[Selected excerpt — start]
You won't have any problems with it on your layout unless:

a. Your curves and track-laying make it derail. High and dipping rails, low outer rails on curves, humped turnouts at the frog....poorly aligned joints, kinks at curve joints...those kinds of things;

b. You couple the tender to the locomotive too closely. In your case, you'll certainly have to use the hole most distant from the drawbar's pin if there are two or more holes; and

c. There's a defect in the locomotive's assembly. If the axles are all seated properly in their journals, wheels gauged and aligned bow-to-stern (flanges all line up on each side when axles pressed tight into their journals), and the pivoting trucks and lateral motion designed into the drivers and various rods all work as designed, you should be good to go.

I hope you get a truly marvelous steamer and that it gives you a great deal of satisfaction and pleasure. Enjoy!


----------



## Severn (May 13, 2016)
[Selected excerpt — finish]
# Task item:
Reproduce the passage of the advice on running a model steam locomotive from "b. You couple" up to and including "(May 13, 2016)", substituting "engine" for "steamer".
[The data — start]
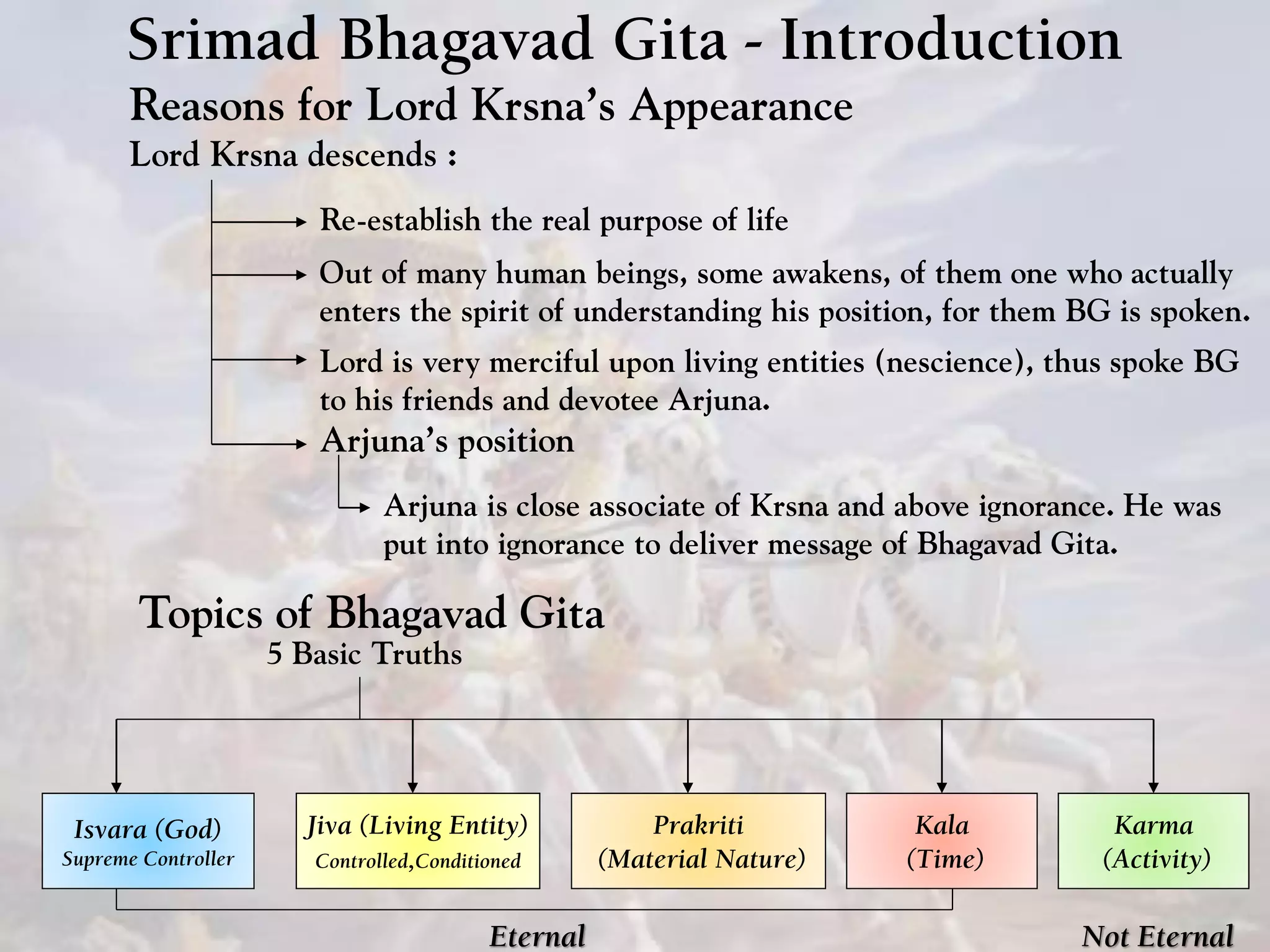 Srimad Bhagavad Gita - Introduction

Reasons for Lord Krsna's Appearance

Lord Krsna descends :

Re-establish the real purpose of life

Out of many human beings, some awakens, of them one who actually enters the spirit of understanding his position, for them BG is spoken.

Lord is very merciful upon living entities (nescience), thus spoke BG to his friends and devotee Arjuna.

Arjuna's position

Arjuna is close associate of Krsna and above ignorance. He was put into ignorance to deliver message of Bhagavad Gita.

Topics of Bhagavad Gita

5 Basic Truths

Isvara (God)
Supreme Controller

Jiva (Living Entity)
Controlled,Conditioned

Prakriti
(Material Nature)

Kala
(Time)

Karma
(Activity)

Eternal

Not Eternal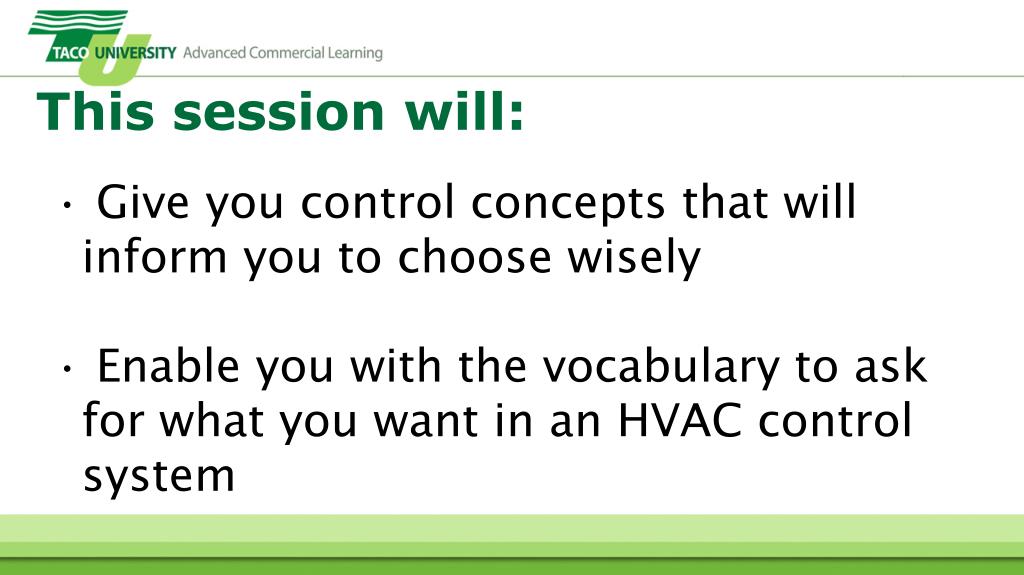 TACO UNIVERSITY Advanced Commercial Learning

This session will:

• Give you control concepts that will inform you to choose wisely

• Enable you with the vocabulary to ask for what you want in an HVAC control system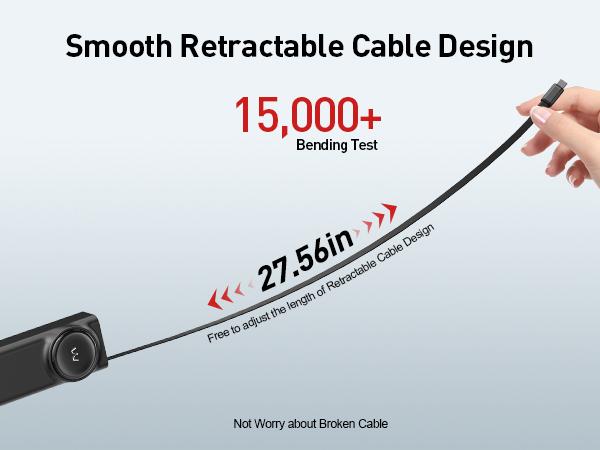 Smooth Retractable Cable Design

15,000+
Bending Test

27.56in

Free to adjust the length of Retractable Cable Design

Not Worry about Broken Cable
[The data — finish]
# Your response:
b. You couple the tender to the locomotive too closely. In your case, you'll certainly have to use the hole most distant from the drawbar's pin if there are two or more holes; and

c. There's a defect in the locomotive's assembly. If the axles are all seated properly in their journals, wheels gauged and aligned bow-to-stern (flanges all line up on each side when axles pressed tight into their journals), and the pivoting trucks and lateral motion designed into the drivers and various rods all work as designed, you should be good to go.

I hope you get a truly marvelous engine and that it gives you a great deal of satisfaction and pleasure. Enjoy!


----------



## Severn (May 13, 2016)